▶ [Task brief] Reproduce the data lines unchanged, starting at the line that contains "Of the provided options" and ending at the line that contains "Answer: point (289, 332), point", both included.

(A block of data)
- - - - -

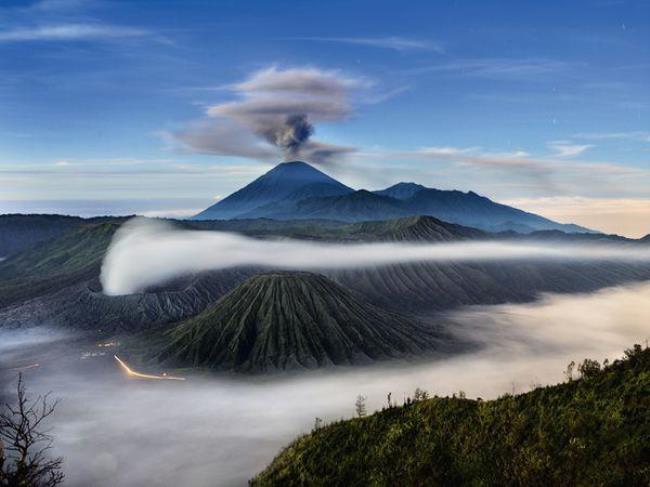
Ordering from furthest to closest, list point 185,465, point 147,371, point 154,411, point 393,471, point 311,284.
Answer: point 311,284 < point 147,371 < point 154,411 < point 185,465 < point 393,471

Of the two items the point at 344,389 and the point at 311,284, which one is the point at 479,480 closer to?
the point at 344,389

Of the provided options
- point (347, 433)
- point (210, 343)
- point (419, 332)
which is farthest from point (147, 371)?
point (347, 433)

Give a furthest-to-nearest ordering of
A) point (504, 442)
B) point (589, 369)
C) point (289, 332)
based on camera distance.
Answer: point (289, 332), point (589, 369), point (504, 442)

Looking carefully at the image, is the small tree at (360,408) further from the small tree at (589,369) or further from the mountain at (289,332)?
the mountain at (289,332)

- - - - -

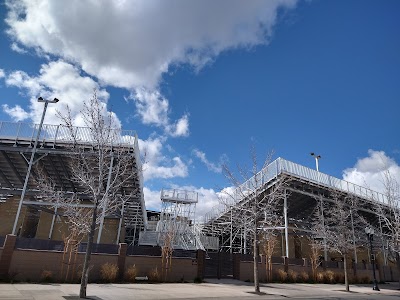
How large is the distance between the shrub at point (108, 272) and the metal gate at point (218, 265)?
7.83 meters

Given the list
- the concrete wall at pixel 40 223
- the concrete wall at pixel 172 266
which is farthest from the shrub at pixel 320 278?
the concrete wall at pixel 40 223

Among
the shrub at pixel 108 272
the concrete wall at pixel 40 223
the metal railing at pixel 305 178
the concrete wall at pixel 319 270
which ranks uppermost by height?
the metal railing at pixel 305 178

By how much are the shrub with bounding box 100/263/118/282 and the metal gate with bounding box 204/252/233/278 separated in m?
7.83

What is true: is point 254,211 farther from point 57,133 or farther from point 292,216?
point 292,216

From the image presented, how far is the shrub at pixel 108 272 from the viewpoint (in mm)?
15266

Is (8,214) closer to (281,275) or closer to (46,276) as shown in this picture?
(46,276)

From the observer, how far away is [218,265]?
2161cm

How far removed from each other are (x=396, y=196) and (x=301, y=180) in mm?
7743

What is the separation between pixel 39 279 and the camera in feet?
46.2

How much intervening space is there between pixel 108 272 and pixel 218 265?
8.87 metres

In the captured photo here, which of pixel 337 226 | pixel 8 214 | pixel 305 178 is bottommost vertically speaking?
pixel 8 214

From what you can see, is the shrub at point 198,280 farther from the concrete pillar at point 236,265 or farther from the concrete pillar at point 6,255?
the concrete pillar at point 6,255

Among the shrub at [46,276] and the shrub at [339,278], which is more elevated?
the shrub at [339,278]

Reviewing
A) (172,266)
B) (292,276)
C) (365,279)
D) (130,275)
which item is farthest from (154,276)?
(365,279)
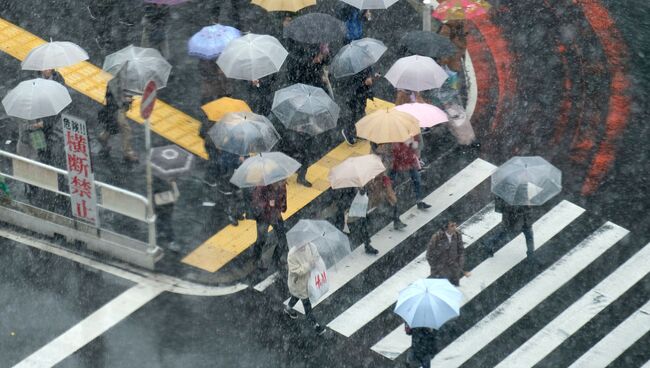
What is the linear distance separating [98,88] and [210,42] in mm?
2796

- - - - -

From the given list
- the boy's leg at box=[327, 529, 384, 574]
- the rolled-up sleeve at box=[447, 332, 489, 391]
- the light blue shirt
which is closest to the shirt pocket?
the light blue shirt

- - - - -

▶ [Final result]
Of the provided options
- point (347, 433)
- point (210, 343)
- point (419, 332)
which is farthest from point (147, 371)?
point (347, 433)

Give a furthest-to-nearest ordering of
A) point (504, 442)
B) point (589, 369)
C) point (289, 332)
based on camera distance.
Answer: point (289, 332), point (589, 369), point (504, 442)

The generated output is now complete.